Thursday, February 16, 2012

Wind Power is Fake

Wow. Even I think this guy is being mean.

Frau Merkel has announced that Germany is going to phase out nuclear power, simply because of the Japanese tsunami. Well, that is like basing water-collection policies in Rhineland-Westphalia on the monsoon cycle of Borneo. As I was saying last week, the Germans have a powerfully emotional attachment to everything that is "green", and an energy policy based on renewables will usually win German hearts. But it will not protect the owners of those hearts from frostbite and death due to exposure, for wind can often be not so much a Renewable as an Unusable, and also an Unpredictable, an Unstorable, and -- normally when it's very cold -- an Unmovable.

We have pointed out a number of times here that wind power is just a fake, feel good thing (unless you are a Kennedy, and want turbines to be somewhere else, to bother the little people, instead of your august Kennedyness).

But you have taken this to a whole new level. Well done, sir.


Tom said...

Great column, but few will hear of it.

Meanwhile, here in the U.S., our politics dictates that our green energy shall be destroyed by wind.

agricultural investments said...

As a Brit, I am "pleased" to report that our Government has a "plan" to line our entire coastal regions with giant wind warms. 100 billion pounds in subsidies later, we'll see how that plays out.

E. said...

While everyone is free to question the strategic benefits of pushing energy from wind, there are ever so many reasons to ignore this article instead of endorsing it.

main points of complaint would be:
a) comparison ALL askew.
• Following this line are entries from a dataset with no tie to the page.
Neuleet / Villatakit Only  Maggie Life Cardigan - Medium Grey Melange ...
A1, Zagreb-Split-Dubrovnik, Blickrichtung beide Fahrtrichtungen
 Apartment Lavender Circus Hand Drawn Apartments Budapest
While the rain in Borneo may of may not be of any consequence for the rain in Germany, an atomic power plant is liable to go down in pretty much the same way everywhere. I cannot see how this would not be a valid concern, what with Tschernobyl still quite vivid in the German memory.
b) if you think that icy cold and (likewise icy) wind cannot coexist, you have never been to Brandenburg in the dead of Winter.

Jody said...

atomic power plant is liable to go down in pretty much the same way everywhere.

Indeed, it's not for nothing that Germany is known as the land of tsunamis.

E. said...

I was more thinking about the core meltdown than the outer cause, thank you for being so literalminded. We all know that there was no Tsunami in Tschernobyl and-surprise-the power plant still somehow miraculously managed to get broken. If you say that Germans surely build better reactors than that, you may look towards three-mile-island, and oops-still no Tsunami. Problem with valves etc...

Michael said...

Three Mile Island was an operator error. The whole zero-death crisis would have been avoided if they had left it alone and left the plant fix itself.

And yes, we are saying the soviets built a poor nuclear power plant. I have never heard anyone doubt that historic fact before.

E. said...

Well, according to the very well-written German Wikipedia Article on the topic both

a) the accident was not solely due to errors when operating the systems


b) it seeems that there were boths cases of death and illness resulting from the accident for which compensation was paid and apparently there is an increased cancer rate in the area where the radioactive stuff was blown post-event (all backed up by articles and other sources, in case someone cares to check). Claiming that it was a zero-death crisis because people did not drop dead on the spot is quite a bit of wilful ignorance, because that is a bit much to ask even when dealing with high radiation, like it takes an awful lot fry you on the spot, literally, but considerably less to kill you more or less slowly.

Maybe to get back to the point of my point: I was originally trying to express the opinion that atomic power plants can never be considered 100% safe, with the results of misfunction disproportionally severe, so if Fukushima has served as a reminder of that, and the German government in a reaction to growing pressure from the population decides to retire its power plants earlier than planned, I hardly see it as a reason for scorn and wilful misinterpretation of events. Certainly noone in Germany thought their power plants were gooing to malfunction because of a tsunami.

Michael said...

E, I don't mean to be rude, but were you Wiki-shopping until you found one that will back your pre-existing claim. The GERMAN wiki on an American disaster? Shenanigans!

The English "Three Mile Island accident health effects" wiki article says its controversial to claim there was any health impact from the incident, and at worst the issue was small.

You are trying to use science the way a drunk uses a streetlight - for support, not illumination.

E. said...

I do not mean to be rude either, but I read the German Wiki article first simply because I AM German. It seems more transparent and well-researched than the American one (w.r.t. to quotations, citations, backing up, and the bulk of those sources are American ones). Frankly I wonder if it is worth my time discussing with you if you refute an article simply because it touches on an American topic and the article is not written in English. And I guess it is not, because in the end you get insulting.